Now Mr. Sharif faces the formidable tasks of constructing a government, and then restoring safety and security to his country and getting its economy back on track.
Mr. Sharif, known as “The Lion,” is a wealthy businessman who twice before served as prime minister. His first term, in the early ’90s, collapsed under allegations of corruption. His second term ended in a military coup by Gen. Pervez Musharraf, then head of the armed forces, when Mr. Sharif tried to dismiss the general from his post. Mr. Sharif was then arrested and exiled. Before that ugly turn, he had overseen Pakistan’s entry into the nuclear club, matching India’s decision to explode a nuclear device in 1998.
He returned to Pakistan after seven years in exile, just in time for the 2008 ballot that was won by the Pakistan People’s Party (PPP), following the assassination of then party leader Benazir Bhutto.
Her widower, Mr. Asif Ali Zardari, presided over what is generally recognized as a corrupt and inept government, leading most observers to anticipate a return to power by Mr. Sharif in last weekend’s vote.
The possible spoiler in that scenario was Mr. Imran Kahn, a world-class cricketer-turned-politician who founded the Pakistan Tehreek-e-Insaf (PTI) and had captured the imagination (and enthusiasm) of many of the younger generation in Pakistan, which had tired of the competition between the PPP and the PML-N.
Yet, after the ballots were tallied, Mr. Sharif prevailed; the only question was how big his margin would be and whether he would claim a simple majority in the 272 directly elected National Assembly seats. There are 342 seats in total. They include 60 seats reserved for women and 10 seats for members of non-Muslim minorities. As the election results came out, the PML-N led with 124 seats, followed by the PPP with 31 and the PTI with 27. Twenty-eight independents are to join the PML-N. Mr. Sharif insists he now has a simple majority. If he is right, he will take up three crucial tasks when he turns to governing. The first is getting the country’s parlous economy on track. Pakistan’s economy has averaged just 3 percent growth annually since 2008.
That is adequate, but barely. With over 100 million people in a population of 177 million under the age of 25, the economy has to grow faster to produce jobs. With foreign exchange holdings of $5.6 billion, Islamabad will have enough money to fund two months of imports. It is widely anticipated that Pakistan will need to go back to the International Monetary Fund for another bailout to service its existing debt and finance its needs.
First among the next prime minister’s economic priorities is fixing the power grid: Blackouts of 20 hours a day are not unusual in Pakistan, and other infrastructure is equally in need of repair.

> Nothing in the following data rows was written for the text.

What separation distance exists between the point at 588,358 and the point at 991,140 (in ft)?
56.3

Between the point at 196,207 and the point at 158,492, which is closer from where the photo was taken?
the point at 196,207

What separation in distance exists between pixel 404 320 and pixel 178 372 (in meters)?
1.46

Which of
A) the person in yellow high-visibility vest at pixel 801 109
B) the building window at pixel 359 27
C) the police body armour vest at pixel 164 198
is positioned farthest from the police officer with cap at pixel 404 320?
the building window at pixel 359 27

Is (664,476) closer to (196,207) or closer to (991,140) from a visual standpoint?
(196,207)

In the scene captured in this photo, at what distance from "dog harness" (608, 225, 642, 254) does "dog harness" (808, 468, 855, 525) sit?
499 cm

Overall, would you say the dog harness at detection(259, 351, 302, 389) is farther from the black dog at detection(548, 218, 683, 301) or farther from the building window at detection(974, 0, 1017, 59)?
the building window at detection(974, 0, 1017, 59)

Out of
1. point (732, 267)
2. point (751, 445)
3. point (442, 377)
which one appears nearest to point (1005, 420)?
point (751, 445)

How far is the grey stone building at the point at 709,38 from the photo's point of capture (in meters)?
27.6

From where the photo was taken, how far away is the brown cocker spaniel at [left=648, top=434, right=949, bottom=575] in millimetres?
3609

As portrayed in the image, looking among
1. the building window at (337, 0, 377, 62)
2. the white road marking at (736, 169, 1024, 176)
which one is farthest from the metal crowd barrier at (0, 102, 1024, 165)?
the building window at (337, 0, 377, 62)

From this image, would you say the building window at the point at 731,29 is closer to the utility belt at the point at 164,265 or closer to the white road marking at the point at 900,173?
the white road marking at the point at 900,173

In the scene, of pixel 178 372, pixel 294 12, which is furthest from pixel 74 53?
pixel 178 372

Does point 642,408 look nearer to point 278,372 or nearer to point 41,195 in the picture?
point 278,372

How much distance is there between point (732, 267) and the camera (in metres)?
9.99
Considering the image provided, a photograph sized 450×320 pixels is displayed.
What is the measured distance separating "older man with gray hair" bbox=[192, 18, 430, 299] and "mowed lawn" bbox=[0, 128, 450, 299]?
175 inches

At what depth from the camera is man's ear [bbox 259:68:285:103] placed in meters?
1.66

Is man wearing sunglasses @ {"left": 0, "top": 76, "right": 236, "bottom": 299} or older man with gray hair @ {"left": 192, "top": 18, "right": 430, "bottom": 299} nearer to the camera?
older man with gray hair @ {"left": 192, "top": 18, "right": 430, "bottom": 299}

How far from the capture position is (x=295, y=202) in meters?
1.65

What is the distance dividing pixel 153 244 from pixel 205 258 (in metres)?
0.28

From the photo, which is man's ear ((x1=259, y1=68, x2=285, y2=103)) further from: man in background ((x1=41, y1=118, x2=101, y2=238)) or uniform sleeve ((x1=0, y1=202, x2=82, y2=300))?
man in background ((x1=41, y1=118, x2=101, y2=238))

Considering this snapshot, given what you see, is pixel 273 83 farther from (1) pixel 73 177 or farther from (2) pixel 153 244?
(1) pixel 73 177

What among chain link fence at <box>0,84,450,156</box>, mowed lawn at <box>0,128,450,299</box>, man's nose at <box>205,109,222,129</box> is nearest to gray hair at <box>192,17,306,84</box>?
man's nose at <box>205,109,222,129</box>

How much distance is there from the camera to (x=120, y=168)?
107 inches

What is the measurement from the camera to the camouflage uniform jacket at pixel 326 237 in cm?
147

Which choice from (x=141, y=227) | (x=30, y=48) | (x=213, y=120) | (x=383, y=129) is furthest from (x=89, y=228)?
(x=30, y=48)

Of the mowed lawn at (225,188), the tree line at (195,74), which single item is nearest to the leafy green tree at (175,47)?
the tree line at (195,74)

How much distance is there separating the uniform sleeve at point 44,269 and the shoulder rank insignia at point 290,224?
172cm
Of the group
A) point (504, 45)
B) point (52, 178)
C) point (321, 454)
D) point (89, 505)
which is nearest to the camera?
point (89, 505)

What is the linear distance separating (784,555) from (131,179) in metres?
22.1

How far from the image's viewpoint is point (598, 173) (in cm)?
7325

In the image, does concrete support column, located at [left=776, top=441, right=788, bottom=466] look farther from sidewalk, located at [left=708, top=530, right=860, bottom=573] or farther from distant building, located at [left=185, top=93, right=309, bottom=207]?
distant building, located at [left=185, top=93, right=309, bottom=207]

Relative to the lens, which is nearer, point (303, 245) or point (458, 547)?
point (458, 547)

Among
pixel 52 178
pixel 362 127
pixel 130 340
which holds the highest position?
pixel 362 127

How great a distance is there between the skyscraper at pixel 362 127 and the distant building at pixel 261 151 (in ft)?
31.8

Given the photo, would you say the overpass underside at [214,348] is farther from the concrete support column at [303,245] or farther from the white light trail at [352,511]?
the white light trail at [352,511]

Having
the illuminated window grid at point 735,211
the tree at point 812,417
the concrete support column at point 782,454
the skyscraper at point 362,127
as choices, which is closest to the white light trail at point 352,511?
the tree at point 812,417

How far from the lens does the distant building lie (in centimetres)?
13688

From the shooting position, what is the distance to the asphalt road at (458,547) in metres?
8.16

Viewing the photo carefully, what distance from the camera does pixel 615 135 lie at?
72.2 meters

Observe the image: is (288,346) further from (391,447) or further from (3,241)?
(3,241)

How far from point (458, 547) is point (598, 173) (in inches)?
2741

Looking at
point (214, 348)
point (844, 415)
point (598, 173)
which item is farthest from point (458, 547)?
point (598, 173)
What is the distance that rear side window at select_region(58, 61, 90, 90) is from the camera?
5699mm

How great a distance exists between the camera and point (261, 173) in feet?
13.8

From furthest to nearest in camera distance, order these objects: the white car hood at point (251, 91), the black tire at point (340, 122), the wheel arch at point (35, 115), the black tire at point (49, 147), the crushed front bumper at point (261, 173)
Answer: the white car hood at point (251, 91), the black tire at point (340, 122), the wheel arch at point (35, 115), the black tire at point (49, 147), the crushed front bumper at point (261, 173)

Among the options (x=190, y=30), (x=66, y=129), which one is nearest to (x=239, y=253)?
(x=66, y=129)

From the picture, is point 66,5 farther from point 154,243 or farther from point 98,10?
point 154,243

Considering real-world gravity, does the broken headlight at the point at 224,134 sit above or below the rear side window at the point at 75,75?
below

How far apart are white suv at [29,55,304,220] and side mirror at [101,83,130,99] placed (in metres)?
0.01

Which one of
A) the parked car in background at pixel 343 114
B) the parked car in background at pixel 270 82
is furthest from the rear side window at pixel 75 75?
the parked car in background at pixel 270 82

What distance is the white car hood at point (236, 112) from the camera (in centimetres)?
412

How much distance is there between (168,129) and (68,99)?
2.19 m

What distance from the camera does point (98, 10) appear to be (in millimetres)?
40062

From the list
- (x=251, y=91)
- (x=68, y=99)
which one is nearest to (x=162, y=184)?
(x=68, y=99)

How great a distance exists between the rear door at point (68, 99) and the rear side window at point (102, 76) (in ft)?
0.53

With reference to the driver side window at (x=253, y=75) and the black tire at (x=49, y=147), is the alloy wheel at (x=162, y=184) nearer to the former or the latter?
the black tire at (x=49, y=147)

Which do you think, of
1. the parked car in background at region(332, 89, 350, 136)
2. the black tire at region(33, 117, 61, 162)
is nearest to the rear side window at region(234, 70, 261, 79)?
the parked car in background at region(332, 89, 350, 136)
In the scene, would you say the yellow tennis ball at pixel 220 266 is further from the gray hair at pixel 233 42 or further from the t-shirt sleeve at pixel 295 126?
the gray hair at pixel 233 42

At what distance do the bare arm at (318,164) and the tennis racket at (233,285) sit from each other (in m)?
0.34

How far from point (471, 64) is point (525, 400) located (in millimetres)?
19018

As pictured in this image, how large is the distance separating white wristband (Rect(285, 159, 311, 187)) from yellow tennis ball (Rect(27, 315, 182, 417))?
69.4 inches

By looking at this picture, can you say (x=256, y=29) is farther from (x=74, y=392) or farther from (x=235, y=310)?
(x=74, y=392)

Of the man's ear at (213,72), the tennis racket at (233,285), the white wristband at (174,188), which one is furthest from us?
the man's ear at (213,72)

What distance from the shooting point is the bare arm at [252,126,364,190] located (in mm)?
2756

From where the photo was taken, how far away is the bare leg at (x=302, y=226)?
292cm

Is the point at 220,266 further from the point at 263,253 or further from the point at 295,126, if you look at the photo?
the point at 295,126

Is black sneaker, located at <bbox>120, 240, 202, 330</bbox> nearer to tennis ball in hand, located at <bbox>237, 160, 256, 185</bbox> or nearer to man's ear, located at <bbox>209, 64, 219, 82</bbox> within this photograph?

One solution is depoliticizing the management of the many state-owned companies that are losing monies and are a locus of corruption. Mr. Sharif’s election manifesto endorsed reform of the energy sector and privatization. During his previous tenure as prime minister, he introduced some liberalization measures, ending state monopolies in airlines, telecommunications and shipping. He must pick up where he left off and accelerate the reform process. Cracking down on the endemic corruption is a necessity.
The second major challenge is creating stability; economic growth will not be possible without it. The Taliban has declared war on democracy in Pakistan. It, along with other extremist Muslim groups in Pakistan, seeks to establish an Islamic caliphate and implement Shariah law. Democratic principles have no role in a country ruled by the word of God.
Fortunately Pakistanis were not cowed: Voter turnout was around 60 percent, the highest level in four decades. Still the Taliban has been winning over more ground in Pakistan, assisted by a government that believed it could buy off or redirect the group toward other targets — foreign militaries in the region, Afghanistan, or India. That has been a losing proposition, and the next government is likely to have to step up operations against the group.
Striking the right balance between domestic and foreign policy priorities is the next prime minister’s third challenge. He must maintain good relations with the United States and be able to use its capabilities to combat internal enemies, without appearing to abandon its sovereign prerogatives. That is not impossible, but U.S. drone strikes against Pakistan targets are extremely controversial. Similarly, Pakistan must consolidate and stabilize relations with India, a nation with which it has fought three wars.
Mr. Sharif has a good history in this regard and there are high expectations in Delhi that he will repeat that performance. It is a lot to ask of any prime minister. The Lion has his work cut out for him.